Spatial data with pictures:
Begin

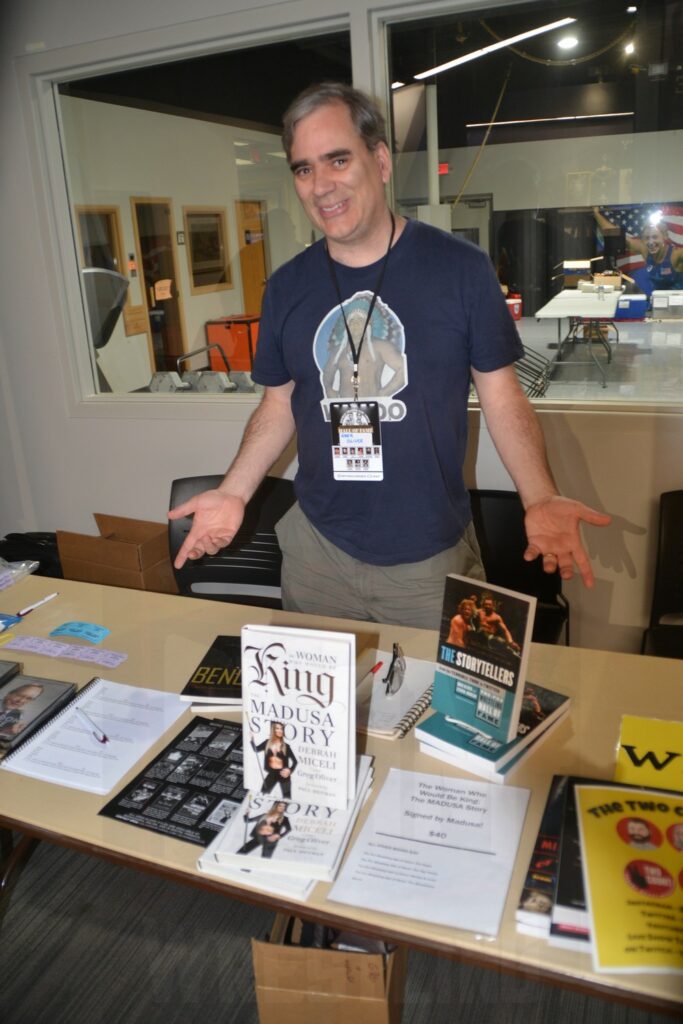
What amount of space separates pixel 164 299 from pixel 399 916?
3377 mm

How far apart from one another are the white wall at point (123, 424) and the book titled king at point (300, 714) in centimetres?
200

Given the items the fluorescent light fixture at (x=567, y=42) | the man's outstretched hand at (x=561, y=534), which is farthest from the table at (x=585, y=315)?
the man's outstretched hand at (x=561, y=534)

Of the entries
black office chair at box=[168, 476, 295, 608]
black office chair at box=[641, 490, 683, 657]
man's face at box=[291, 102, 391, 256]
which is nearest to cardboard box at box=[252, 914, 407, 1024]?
man's face at box=[291, 102, 391, 256]

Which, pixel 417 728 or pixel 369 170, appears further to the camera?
pixel 369 170

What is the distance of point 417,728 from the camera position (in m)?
1.38

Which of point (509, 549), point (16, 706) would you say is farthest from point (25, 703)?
point (509, 549)

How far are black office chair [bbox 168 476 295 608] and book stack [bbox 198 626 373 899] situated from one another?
1551mm

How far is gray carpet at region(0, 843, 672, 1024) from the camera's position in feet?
5.73

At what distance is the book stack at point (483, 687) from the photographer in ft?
4.09

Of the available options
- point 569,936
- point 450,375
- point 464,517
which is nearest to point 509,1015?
point 569,936

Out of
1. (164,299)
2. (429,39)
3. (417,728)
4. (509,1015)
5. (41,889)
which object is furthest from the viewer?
(164,299)

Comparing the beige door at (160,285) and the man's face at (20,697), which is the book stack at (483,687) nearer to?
the man's face at (20,697)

End

Copy all of the items above character for character, leaving out the pictures.

#### [Response]
What amount of space separates pixel 164 299 from pixel 399 916?
3377 mm

How far apart from one another are the white wall at point (123, 424) and the book titled king at point (300, 714) in centimetres?
200

Given the items the fluorescent light fixture at (x=567, y=42) | the man's outstretched hand at (x=561, y=534), which is farthest from the table at (x=585, y=315)?
the man's outstretched hand at (x=561, y=534)

Of the entries
black office chair at box=[168, 476, 295, 608]
black office chair at box=[641, 490, 683, 657]
man's face at box=[291, 102, 391, 256]
which is nearest to cardboard box at box=[252, 914, 407, 1024]?
man's face at box=[291, 102, 391, 256]

Which, pixel 417 728 or pixel 369 170, appears further to the camera?
pixel 369 170

What is the distance of point 417,728 from the camera position (in m)?
1.38

Which of point (509, 549), point (16, 706) would you say is farthest from point (25, 703)?
point (509, 549)

How far are black office chair [bbox 168 476 295 608] and book stack [bbox 198 626 373 899] situated from one another?
1551mm

How far is gray carpet at region(0, 843, 672, 1024) from the camera's position in feet?
5.73

At what distance is the book stack at point (483, 687) from the photographer in ft?
4.09

Of the available options
- point 569,936
- point 450,375
- point 464,517
which is nearest to point 509,1015?
point 569,936

Out of
1. (164,299)
2. (429,39)
3. (417,728)
4. (509,1015)
5. (41,889)
which object is furthest from the viewer?
(164,299)

Comparing the beige door at (160,285) and the man's face at (20,697), which is the book stack at (483,687) nearer to?
the man's face at (20,697)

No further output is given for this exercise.